== Metin ==
Biz, müridin aradan vasıtayı kaldırıp Rabb’i ile olmasına karşı değiliz. Müridin, doğrudan Rabb’inin huzurunda olması en mükemmel olanıdır. Fakat yakînen ve tecrübeyle biliyoruz ki mürid henüz işin başında buna güç yetiremez. Zira kalbe gelen bütün düşünceler ve tüm maksatların ne olduğunu ancak ârifler bilir, cahiller bilmez.[8]

Vesileden murad amel-i sâlihdir denilirse deriz ki amel-i sâlih için, ihlas gereklidir. İhlâs için de kalbin arındırılması şarttır. Kalbin arındırılması için de Allah Teâlâ’nın feyzinin kalbe girmesi gerekir. Bunun için de en hızlı yol, mürşidin kalbine kalbi rabt edip, mürşidin haliyle hallenmektir. Zira mürşid, Kur’ân’ın emir ve yasaklarına, Peygamber (Sallâllâhu Aleyhi ve Sellem)’in sünnetine sıkı sıkıya sarılarak, Peygamber’in ahlâkıyla ahlâklanmış ve kalbi tertemiz kimsedir.
===
§ **Görevler**
**A.** Mürşid hakkındaki metne göre şu soruları yanıtlayın:
(i) Kalbe gelen düşüncelerin ve maksatların ne olduğunu kimler bilir?
(ii) Amel-i sâlih için ne gereklidir?
(iii) Kalbin arındırılması için ne gerekir?
**B.** Mürşid hakkındaki metnin "Vesileden murad amel-i" sözlerinden başlayıp "kalbi tertemiz kimsedir." sözleri de dahil olmak üzere o bölümünü hiç değiştirmeden yazdırın.
**C.** Mürşid hakkındaki metnin son cümlesinden sonra gelecek devamını verin.
Aşağıdaki girdilerin bu işle hiçbir ilgisi yoktur.
== Kayıtlar ==
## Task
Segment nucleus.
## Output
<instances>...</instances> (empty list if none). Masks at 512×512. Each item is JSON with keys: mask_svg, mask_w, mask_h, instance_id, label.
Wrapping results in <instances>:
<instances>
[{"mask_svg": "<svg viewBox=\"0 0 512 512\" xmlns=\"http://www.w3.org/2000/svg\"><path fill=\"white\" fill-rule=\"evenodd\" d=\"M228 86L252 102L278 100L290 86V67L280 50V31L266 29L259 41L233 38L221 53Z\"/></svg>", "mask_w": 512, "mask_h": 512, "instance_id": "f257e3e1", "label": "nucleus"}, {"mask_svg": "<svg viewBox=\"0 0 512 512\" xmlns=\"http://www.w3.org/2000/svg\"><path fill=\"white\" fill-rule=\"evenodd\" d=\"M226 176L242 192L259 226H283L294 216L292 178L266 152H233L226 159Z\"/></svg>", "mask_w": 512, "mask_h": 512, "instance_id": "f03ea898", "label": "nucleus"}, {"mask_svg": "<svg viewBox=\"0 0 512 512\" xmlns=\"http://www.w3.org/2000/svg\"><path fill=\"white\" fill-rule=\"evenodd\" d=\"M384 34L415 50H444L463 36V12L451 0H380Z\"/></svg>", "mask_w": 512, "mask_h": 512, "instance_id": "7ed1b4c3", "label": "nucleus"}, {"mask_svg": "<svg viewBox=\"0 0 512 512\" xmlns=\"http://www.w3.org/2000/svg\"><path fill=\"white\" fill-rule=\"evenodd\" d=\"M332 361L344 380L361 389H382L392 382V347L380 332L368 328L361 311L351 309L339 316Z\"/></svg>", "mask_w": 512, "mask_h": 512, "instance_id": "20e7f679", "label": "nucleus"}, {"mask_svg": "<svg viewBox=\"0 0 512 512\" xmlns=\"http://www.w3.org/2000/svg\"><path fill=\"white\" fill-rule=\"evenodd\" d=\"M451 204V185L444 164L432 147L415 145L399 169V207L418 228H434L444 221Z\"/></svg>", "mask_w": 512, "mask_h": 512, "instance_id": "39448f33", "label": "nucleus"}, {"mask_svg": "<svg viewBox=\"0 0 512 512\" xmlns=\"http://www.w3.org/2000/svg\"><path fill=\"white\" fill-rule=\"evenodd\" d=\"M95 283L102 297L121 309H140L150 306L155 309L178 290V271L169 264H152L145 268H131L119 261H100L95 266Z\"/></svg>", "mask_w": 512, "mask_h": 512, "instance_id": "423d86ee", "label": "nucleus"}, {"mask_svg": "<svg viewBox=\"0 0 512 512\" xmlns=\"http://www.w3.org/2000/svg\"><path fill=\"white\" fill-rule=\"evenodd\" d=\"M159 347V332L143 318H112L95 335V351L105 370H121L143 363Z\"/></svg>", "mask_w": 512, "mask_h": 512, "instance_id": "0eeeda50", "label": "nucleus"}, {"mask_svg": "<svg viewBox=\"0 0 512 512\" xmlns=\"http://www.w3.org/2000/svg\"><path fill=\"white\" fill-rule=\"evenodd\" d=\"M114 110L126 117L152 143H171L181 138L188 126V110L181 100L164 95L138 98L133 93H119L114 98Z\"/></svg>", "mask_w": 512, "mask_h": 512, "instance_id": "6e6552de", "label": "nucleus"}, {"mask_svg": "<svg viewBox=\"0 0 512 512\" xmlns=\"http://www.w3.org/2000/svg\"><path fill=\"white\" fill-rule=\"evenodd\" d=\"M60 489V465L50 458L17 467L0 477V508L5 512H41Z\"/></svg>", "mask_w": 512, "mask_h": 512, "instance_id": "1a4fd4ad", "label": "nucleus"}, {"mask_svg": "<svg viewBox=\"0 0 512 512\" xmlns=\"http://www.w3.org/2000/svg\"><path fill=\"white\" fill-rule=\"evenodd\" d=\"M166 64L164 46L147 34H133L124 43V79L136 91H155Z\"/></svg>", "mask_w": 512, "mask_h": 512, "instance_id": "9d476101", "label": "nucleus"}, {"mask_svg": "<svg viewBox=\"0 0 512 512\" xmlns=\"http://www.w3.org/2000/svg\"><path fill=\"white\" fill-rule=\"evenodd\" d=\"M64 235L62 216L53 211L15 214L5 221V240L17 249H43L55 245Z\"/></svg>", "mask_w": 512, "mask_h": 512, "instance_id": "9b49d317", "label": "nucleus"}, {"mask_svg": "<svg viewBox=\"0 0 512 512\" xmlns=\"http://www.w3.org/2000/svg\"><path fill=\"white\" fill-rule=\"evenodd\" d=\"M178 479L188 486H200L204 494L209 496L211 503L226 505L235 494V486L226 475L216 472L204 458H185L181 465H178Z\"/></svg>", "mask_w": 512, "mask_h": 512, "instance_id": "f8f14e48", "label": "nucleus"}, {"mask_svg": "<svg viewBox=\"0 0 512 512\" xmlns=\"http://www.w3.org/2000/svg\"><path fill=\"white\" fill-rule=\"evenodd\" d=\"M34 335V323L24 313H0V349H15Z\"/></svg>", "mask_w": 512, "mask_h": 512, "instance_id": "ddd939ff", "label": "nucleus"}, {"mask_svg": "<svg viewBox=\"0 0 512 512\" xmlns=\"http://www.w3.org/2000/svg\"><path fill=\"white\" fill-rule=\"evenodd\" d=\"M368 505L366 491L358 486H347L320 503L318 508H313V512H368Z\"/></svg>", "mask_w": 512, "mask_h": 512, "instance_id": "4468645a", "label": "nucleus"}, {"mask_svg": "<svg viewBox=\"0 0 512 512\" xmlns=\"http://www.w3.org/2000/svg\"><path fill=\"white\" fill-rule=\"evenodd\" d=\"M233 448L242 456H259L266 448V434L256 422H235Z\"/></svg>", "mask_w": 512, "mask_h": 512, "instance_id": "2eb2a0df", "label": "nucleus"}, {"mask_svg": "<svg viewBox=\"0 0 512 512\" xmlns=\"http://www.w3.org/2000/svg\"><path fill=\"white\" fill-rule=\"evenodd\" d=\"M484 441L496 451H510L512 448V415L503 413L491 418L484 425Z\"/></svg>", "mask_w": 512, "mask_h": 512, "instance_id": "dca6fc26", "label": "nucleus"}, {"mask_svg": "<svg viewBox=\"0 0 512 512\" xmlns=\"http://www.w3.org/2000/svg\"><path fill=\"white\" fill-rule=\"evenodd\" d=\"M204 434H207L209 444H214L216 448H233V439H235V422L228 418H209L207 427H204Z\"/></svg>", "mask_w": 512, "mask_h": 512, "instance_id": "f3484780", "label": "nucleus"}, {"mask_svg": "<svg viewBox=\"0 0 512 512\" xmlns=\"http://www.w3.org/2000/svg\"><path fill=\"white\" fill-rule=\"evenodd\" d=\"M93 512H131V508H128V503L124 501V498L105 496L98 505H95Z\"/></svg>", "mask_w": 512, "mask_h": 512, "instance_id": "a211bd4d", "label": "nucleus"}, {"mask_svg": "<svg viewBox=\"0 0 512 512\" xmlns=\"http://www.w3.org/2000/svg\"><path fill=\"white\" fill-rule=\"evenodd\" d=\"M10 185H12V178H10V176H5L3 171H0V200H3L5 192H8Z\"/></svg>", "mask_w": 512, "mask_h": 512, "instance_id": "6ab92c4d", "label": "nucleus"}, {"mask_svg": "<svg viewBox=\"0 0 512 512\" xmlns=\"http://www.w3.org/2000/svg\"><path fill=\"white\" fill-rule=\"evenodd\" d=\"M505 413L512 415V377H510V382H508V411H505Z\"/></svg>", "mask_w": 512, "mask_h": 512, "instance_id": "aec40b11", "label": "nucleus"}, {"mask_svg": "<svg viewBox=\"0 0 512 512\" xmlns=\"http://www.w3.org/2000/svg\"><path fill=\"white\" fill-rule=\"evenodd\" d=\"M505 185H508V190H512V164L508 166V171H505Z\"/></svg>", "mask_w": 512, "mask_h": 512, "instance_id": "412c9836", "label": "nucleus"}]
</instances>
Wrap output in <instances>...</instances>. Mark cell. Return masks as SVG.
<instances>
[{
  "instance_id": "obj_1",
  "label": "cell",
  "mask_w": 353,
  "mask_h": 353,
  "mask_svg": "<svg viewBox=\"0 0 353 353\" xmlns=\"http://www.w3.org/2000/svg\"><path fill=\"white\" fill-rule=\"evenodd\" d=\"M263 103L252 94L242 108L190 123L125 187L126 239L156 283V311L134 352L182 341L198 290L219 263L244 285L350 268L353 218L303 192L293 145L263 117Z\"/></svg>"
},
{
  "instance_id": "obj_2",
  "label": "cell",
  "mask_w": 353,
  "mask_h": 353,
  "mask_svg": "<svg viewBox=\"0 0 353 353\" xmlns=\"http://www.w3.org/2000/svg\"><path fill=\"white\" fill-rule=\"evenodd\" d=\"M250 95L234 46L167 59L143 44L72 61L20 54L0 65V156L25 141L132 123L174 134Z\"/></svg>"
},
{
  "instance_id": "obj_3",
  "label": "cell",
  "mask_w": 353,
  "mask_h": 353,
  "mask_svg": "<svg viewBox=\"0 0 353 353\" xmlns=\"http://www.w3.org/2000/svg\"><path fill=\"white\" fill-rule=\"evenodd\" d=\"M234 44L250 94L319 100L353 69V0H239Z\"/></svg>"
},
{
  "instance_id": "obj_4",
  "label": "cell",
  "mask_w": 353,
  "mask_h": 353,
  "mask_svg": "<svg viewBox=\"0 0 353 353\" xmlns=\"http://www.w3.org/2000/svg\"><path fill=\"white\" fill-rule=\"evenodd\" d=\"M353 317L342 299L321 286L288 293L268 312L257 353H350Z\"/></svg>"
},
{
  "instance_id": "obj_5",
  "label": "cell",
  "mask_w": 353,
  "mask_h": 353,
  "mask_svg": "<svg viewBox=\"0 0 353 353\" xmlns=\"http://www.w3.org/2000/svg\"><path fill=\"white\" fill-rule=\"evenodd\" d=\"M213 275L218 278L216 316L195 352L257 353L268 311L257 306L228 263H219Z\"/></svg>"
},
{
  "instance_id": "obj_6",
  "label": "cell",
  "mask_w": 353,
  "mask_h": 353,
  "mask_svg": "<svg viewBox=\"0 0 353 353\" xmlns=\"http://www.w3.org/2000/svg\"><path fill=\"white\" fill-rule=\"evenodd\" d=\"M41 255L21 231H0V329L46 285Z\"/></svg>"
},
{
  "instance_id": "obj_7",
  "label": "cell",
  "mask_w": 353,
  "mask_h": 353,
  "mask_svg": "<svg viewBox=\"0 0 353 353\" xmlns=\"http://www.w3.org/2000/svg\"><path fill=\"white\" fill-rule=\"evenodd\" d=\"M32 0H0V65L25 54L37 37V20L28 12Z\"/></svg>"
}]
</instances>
===
§ **Yanıtlar**
**A.**
(i) Ârifler bilir.
(ii) İhlas gereklidir.
(iii) Allah Teâlâ'nın feyzinin kalbe girmesi gerekir.

**B.**
Vesileden murad amel-i sâlihdir denilirse deriz ki amel-i sâlih için, ihlas gereklidir. İhlâs için de kalbin arındırılması şarttır. Kalbin arındırılması için de Allah Teâlâ’nın feyzinin kalbe girmesi gerekir. Bunun için de en hızlı yol, mürşidin kalbine kalbi rabt edip, mürşidin haliyle hallenmektir. Zira mürşid, Kur’ân’ın emir ve yasaklarına, Peygamber (Sallâllâhu Aleyhi ve Sellem)’in sünnetine sıkı sıkıya sarılarak, Peygamber’in ahlâkıyla ahlâklanmış ve kalbi tertemiz kimsedir.

**C.**
Tâbi olmak, sûrette ve manada, tâbi olunan zâta benzemektir. Bu benzeme, o zâtı düşünmeden, kalbi ona bağlamadan mümkün olmaz. Dolayısıyla dînin ikinci temel dayanağı olan sünneti işleyerek Peygamber’e tâbi olmada bizzat râbıta söz konusudur. Gönlü, fikri Peygamber (Sallâllâhu Aleyhi ve Sellem)’e bağlamadan, O’nun sünneti üzere yaşamak mümkün değildir.

“Sanki Musa’ya (Aleyhisselam) Bakar Gibiyim”

Peygamber (Sallâllâhu Aleyhi ve Sellem) şöyle buyurmuştur:

Sanki Musa (Aleyhisselâm)’a bakar gibiyim”,

Sanki Yûnus ibn Mettâ (Aleyhisselâm)’a bakar gibiyim [9]

Efendimiz (Sallâllâhu Aleyhi ve Sellem)’deki bu tavır, ‘görür gibiyim’ dedikleri zatları zihinlerinde canlandırmaktan ibarettir.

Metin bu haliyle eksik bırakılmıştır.